YOUR TASK - Print the stretch of the Kruskal-Wallis text from "H <- df.total*ss.bet/ss.total" through "of 12 units." word for word.

[START OF GIVEN TEXT]

H <- df.total*ss.bet/ss.total
H
#> [1] 6.576923

We now need to determine if the value of H is in our rejection region. That, of course, depends on our tolerance for errors. For this example, given the small sample size, let’s set that at 10%.

We have already seen that even with this small sample size there are over 34,000 combinations, so looking through that distribution can be tedious. Fortunately, someone has done that for us and created a table of critical values. Looking at the table, we find that the critical value is 4.65. We also can determine from this table that \(\hat{\alpha} = 0.097\), which is quite good, especially considering our sample size of 12 units.

A Kruskal-Wallis function and exact critical values

Fortunately, there is a function for the Kruskal-Wallis test. It’s in your plain old R install, so you don’t need to install a package. We also don’t need to do any ranking, because it will do it for us. The command is similar to when we are running one-way ANOVA.

kruskal.test(y ~ group, data = metaphor)
#> 
#>  Kruskal-Wallis rank sum test
#> 
#> data:  y by group
#> Kruskal-Wallis chi-squared = 6.5769, df = 2, p-value = 0.03731

We painlessly obtained the same value for H as we did above. Note that it is called a chi-squared statistic in the function output. Why? Because the large-sample approximation for H is a chi-square distribution with k-1 degrees of freedom. So the p value you are seeing is not an exact p value, but a large-sample approximation, even though our sample size is only 12! That doesn’t seem very large-sample to me. Here’s the large-sample calculation of the p value.

[END OF GIVEN TEXT]
[START OF INFORMATION SUPPLIED]

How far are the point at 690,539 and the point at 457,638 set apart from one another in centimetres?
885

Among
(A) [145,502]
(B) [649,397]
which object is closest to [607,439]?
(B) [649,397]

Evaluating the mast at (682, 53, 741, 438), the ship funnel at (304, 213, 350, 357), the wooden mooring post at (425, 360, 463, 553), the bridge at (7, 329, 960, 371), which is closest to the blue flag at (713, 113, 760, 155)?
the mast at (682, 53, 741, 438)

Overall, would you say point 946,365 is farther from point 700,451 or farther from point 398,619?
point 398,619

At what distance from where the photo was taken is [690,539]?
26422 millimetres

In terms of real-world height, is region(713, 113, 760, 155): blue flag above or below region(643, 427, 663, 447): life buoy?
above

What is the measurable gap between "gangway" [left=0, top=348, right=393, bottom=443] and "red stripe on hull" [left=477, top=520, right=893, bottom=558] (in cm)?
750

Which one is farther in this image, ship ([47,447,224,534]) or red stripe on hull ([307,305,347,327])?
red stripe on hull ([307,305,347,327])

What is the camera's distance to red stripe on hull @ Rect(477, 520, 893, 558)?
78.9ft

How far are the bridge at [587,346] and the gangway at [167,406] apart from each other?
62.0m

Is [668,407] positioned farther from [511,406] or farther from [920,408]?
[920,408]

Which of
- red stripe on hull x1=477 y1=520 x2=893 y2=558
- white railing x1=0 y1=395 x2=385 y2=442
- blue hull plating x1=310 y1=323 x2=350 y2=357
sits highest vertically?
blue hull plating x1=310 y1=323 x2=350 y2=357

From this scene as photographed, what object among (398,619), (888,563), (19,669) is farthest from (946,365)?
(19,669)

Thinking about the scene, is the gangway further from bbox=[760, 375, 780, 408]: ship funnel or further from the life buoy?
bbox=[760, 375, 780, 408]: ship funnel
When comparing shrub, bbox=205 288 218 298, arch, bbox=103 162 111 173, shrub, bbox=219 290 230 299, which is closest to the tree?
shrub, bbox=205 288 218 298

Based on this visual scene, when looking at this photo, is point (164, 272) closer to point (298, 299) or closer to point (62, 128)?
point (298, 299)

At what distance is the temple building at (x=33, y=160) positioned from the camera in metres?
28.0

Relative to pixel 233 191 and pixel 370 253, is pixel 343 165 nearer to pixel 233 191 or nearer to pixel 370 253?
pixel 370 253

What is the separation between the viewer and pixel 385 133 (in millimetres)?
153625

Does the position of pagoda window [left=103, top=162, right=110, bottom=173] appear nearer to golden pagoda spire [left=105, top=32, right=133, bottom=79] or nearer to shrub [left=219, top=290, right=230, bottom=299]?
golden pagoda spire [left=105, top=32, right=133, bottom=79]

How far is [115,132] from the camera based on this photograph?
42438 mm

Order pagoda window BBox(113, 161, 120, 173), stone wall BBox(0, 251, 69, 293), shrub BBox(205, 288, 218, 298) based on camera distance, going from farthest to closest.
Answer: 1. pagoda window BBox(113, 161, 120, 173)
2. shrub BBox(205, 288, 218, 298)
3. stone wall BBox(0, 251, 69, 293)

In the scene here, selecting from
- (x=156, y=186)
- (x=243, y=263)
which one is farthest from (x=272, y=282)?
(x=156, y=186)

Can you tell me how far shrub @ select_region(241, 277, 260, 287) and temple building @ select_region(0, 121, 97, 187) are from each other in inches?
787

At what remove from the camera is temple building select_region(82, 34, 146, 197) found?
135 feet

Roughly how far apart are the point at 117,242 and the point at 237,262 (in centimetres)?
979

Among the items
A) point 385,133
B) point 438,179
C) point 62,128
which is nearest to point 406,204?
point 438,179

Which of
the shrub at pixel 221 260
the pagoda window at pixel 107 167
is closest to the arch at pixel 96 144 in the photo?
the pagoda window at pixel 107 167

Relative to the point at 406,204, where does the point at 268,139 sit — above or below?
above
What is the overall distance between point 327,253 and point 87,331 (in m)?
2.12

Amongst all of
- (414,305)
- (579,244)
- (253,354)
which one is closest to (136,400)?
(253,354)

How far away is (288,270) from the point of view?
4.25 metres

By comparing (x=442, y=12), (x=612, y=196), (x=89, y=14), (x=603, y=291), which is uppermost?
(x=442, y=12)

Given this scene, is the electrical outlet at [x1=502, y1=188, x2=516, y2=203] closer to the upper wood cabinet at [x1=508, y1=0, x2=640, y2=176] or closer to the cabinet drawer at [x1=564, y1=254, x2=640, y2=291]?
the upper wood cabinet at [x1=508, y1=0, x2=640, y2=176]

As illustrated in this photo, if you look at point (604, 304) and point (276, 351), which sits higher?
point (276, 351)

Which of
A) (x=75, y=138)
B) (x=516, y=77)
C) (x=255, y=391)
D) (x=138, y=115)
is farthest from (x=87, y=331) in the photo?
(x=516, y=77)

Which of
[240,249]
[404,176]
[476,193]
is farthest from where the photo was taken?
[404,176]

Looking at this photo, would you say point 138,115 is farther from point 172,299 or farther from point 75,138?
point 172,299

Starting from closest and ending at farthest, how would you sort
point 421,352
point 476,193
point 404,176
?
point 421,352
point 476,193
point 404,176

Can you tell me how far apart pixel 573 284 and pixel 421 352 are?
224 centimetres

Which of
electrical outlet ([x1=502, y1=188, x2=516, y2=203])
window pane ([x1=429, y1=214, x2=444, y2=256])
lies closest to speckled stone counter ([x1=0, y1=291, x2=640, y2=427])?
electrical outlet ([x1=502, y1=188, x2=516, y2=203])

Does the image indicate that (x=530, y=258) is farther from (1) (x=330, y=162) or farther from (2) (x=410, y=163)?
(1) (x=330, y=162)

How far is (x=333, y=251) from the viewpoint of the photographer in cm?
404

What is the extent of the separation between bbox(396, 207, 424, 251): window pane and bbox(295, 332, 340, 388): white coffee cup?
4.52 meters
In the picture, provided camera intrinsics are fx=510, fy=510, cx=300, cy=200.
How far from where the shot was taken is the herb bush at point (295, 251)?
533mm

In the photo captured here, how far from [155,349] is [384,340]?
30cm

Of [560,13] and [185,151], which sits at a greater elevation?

[END OF INFORMATION SUPPLIED]

OUTPUT -
H <- df.total*ss.bet/ss.total
H
#> [1] 6.576923

We now need to determine if the value of H is in our rejection region. That, of course, depends on our tolerance for errors. For this example, given the small sample size, let’s set that at 10%.

We have already seen that even with this small sample size there are over 34,000 combinations, so looking through that distribution can be tedious. Fortunately, someone has done that for us and created a table of critical values. Looking at the table, we find that the critical value is 4.65. We also can determine from this table that \(\hat{\alpha} = 0.097\), which is quite good, especially considering our sample size of 12 units.